Misbehaving crawlers are a huge problem but bloggers are among the least affected by them. Something like a wiki or a forum is a better example, as they're in a category of websites where each page visit is almost unavoidably rendered on the fly using multiple expensive SQL queries due to the rapidly mutating nature of their datasets.
Git forges, like the one TFA is discussing, are also fairly expensive, especially as crawlers traverse historical states. When the crawler is poorly implemented they'll get stuck doing this basically forever. Detecting and dealing with git hosts is an absolute must for any web crawler due to this.
mtlynch
7 hours ago
>Flat rate web hosting exists, and blogs (especially unsophisticated ones) do not require much bandwidth or processing power.
I actually find this surprisingly difficult to find.
I just want static hosting (like Netlify or Firebase Hosting), but there aren't many hosts that offer that.
There are lots of providers where I can buy a VPS somewhere and be in charge of configuring and patching it, but if I just want to hand someone a set of HTML files and some money in exchange for hosting, not many hosts fit the bill.
diggan
6 hours ago
> There are lots of providers where I can buy a VPS somewhere and be in charge of configuring and patching it, but if I just want to hand someone a set of HTML files and some money in exchange for hosting, not many hosts fit the bill.

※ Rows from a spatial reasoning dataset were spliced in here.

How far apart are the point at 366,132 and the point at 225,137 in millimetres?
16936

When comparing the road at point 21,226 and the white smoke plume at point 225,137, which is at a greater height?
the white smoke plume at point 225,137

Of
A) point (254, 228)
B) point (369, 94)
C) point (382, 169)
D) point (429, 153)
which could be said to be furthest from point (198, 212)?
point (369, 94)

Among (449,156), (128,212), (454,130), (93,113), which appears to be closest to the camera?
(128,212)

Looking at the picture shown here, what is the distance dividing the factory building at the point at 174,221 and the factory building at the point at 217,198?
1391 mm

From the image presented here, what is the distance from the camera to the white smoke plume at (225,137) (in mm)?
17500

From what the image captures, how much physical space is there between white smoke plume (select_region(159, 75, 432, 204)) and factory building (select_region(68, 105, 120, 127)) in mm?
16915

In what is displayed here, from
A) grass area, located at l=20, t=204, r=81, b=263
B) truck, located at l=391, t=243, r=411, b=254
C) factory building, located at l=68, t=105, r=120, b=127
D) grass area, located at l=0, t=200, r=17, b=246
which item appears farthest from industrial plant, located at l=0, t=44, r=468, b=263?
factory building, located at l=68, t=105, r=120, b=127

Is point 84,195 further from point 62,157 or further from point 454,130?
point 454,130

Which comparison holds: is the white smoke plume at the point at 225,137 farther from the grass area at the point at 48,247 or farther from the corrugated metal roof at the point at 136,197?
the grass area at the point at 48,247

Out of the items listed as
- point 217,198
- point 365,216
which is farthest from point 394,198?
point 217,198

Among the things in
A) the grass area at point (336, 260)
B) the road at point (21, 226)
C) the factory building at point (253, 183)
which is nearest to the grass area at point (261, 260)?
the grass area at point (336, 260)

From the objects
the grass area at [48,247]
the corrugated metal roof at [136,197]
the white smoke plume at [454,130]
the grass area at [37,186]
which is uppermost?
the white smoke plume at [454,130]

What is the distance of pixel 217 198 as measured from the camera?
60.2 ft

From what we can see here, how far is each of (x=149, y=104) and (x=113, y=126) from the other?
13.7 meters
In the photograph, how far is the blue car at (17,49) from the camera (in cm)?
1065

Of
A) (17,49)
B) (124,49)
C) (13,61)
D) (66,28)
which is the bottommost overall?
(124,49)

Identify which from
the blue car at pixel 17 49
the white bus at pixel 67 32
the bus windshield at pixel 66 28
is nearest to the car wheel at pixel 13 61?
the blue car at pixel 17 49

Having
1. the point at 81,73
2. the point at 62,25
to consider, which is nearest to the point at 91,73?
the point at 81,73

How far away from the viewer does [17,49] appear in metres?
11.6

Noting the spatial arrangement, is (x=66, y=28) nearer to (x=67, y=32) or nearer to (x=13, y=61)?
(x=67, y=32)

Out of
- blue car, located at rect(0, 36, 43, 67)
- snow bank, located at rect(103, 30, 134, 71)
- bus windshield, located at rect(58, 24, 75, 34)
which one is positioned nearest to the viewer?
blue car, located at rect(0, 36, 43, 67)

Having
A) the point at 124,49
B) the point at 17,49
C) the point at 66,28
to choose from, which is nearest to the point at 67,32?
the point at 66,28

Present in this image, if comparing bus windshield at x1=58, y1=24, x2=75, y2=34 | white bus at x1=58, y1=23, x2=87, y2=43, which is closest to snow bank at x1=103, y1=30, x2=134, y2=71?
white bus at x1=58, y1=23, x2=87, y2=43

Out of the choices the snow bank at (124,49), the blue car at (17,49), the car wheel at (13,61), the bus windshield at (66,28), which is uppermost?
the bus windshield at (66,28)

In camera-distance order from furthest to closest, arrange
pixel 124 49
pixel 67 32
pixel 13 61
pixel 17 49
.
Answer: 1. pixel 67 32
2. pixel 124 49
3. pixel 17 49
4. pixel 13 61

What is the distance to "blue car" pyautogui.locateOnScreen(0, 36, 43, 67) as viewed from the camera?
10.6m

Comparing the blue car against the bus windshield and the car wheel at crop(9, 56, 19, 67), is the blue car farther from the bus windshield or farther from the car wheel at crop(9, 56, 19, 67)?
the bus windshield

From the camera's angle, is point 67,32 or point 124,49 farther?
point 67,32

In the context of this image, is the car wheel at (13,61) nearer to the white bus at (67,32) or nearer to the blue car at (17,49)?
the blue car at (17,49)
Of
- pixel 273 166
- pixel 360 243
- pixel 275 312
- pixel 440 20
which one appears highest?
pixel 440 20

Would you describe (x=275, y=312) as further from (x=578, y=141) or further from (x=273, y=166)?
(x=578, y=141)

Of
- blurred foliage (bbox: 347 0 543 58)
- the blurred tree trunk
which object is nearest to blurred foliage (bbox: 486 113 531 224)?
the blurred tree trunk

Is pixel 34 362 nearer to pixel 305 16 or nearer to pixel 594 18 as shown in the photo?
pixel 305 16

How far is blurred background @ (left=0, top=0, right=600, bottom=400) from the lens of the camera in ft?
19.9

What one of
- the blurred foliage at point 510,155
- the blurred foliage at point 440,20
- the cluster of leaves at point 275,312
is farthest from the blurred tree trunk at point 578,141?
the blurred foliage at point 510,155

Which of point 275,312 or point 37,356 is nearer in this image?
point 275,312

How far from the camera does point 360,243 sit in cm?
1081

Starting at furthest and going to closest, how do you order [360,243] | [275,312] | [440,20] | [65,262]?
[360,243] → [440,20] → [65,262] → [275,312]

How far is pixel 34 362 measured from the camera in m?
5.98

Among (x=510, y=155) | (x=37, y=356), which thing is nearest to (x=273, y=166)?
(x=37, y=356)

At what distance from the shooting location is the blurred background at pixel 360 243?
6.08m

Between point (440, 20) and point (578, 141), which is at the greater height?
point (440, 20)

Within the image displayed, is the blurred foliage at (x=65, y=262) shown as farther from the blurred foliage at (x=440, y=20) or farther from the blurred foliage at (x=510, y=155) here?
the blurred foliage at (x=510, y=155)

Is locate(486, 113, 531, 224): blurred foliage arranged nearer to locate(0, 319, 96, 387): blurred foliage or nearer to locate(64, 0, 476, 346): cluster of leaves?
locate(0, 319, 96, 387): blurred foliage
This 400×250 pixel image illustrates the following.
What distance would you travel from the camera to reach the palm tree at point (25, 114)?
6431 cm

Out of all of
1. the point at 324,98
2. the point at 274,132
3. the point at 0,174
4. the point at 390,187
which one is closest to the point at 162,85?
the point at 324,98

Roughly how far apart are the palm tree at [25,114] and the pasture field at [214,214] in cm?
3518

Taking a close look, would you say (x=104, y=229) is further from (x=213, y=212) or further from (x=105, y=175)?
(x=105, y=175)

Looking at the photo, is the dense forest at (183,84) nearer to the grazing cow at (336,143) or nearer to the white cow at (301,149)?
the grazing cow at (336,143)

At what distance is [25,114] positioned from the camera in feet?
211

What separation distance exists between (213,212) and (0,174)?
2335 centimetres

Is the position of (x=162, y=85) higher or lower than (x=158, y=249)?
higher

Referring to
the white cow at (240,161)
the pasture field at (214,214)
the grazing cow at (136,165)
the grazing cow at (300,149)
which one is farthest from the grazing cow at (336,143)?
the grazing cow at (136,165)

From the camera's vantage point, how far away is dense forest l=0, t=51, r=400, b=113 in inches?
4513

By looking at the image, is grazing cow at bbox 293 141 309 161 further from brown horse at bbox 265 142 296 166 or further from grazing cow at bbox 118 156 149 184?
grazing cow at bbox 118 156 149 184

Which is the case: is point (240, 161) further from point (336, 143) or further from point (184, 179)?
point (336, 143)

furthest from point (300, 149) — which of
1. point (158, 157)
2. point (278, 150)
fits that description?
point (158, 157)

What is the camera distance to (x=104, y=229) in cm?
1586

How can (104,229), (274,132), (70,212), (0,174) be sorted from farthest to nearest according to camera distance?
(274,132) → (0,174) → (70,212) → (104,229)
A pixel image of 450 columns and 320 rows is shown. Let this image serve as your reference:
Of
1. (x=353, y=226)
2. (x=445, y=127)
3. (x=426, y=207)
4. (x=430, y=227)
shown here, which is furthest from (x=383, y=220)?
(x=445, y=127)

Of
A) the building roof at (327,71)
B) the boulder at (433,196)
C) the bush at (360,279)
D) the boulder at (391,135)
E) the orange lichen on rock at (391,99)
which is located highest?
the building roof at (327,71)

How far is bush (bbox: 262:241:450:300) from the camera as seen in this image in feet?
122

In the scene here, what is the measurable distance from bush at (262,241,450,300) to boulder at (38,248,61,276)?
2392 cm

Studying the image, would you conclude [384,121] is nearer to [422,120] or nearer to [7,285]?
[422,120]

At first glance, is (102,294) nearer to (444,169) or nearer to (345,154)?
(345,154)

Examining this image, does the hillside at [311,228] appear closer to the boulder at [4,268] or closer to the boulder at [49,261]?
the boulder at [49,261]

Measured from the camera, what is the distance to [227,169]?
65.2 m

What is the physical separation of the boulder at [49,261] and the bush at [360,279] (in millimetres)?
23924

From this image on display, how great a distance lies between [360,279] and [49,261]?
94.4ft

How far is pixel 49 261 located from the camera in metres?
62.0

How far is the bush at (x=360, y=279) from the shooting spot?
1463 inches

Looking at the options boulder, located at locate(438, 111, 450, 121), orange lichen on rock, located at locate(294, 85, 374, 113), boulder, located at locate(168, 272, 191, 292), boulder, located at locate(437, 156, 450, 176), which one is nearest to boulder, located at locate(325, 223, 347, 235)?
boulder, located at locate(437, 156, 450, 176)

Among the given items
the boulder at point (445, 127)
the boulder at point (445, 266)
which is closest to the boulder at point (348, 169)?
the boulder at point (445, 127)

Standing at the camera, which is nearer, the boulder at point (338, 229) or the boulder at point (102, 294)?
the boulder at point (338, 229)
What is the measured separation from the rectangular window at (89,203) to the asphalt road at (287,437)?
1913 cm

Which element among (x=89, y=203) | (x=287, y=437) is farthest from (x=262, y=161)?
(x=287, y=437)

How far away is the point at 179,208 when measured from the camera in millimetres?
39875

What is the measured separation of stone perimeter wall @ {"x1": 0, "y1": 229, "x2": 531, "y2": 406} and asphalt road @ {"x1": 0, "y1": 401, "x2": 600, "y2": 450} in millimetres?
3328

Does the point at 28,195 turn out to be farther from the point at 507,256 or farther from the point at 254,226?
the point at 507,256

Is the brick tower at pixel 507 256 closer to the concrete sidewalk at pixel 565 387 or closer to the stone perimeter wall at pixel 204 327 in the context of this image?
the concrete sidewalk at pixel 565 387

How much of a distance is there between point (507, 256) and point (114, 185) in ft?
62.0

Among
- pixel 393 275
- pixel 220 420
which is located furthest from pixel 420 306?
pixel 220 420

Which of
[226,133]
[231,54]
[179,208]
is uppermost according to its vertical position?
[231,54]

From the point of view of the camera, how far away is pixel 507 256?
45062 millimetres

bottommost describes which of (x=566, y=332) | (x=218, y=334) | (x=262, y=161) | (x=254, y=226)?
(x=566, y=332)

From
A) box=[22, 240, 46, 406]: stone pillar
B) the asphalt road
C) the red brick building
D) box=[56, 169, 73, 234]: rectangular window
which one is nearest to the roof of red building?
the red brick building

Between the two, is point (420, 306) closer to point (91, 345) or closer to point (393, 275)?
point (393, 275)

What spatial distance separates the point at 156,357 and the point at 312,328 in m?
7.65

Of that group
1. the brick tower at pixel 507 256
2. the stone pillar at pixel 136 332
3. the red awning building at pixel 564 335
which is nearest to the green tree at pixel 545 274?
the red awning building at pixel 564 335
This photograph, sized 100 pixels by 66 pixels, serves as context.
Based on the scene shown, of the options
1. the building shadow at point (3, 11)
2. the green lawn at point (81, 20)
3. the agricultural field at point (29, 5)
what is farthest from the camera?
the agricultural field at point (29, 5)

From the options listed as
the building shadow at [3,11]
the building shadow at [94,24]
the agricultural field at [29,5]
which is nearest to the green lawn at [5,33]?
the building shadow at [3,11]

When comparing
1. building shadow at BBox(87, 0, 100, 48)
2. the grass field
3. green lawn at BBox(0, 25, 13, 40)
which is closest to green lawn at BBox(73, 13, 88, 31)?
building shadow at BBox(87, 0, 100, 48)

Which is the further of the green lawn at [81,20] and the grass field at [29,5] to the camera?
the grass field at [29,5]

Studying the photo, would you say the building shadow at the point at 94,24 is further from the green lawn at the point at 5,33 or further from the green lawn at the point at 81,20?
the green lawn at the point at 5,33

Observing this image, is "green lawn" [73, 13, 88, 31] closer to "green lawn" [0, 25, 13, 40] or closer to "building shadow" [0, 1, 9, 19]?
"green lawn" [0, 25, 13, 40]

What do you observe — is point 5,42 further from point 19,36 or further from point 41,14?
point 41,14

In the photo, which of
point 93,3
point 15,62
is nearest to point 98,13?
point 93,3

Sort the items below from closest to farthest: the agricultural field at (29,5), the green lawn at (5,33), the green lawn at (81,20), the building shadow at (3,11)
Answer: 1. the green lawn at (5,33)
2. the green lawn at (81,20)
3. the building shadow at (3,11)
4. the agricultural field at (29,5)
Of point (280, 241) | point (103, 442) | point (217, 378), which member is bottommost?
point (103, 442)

Yeah, that's true, there isn't a lot of "I give you money and HTML, you host it" services out there, surprisingly. Probably the most mature, cheapest and most reliable one today would be good ol' neocities.org (run by HN user kyledrake) which basically gives you 3TB/month for $5, pretty good deal :)
Sometimes when I miss StumbleUpon I go to https://neocities.org/browse?sort_by=random which gives a fun little glimpse of the hobby/curiosity/creative web.
ghssds
5 hours ago
You already had a couple of suggestions but I've been happy in the past with OVH.
thaumaturgy
6 hours ago
Interesting, I was under the impression this was more common than maybe it is. I know the hosting market has gotten pretty bad.
So, I'm currently building pretty much this. After doing it on the side for clients for years, it's now my full-time effort. I have a solid and stable infrastructure, but not yet an API or web frontend. If somebody wants basically ssh, git, and static (or even not static!) hosting that comes with a sysadmin's contact information for a small number of dollars per month, I can be reached at sysop@biphrost.net.
Environment is currently Debian-in-LXC-on-Debian-on-DigitalOcean.
ctoth
6 hours ago
> There are lots of providers where I can buy a VPS somewhere and be in charge of configuring and patching it, but if I just want to hand someone a set of HTML files and some money in exchange for hosting, not many hosts fit the bill.
Dreamhost! They're still around and still lovely after how many years? I even find their custom control panel charming.
hobs
6 hours ago
I really like DH(though I am still mad about the cloudatcost shenanigans) and use them but if you use 200x the resources the other shared sites consume you're getting the boot just like anyone.
marginalia_nu
6 hours ago
If you just want to host HTML for personal use github pages is free (and works with a custom domain). There are bandwidth limitations, but they definitely won't pull an AWS on you and send a bill that would cover a new car because a crawler acted up.
phantompeace
7 hours ago
Wouldn't it be easier to put the unsophisticated blog behind cloudflare
mhuffman
7 hours ago
As much as I like to shit on cloudflare at every opportunity, it would obviously be easier to put it behind CF than install bot detection plugins.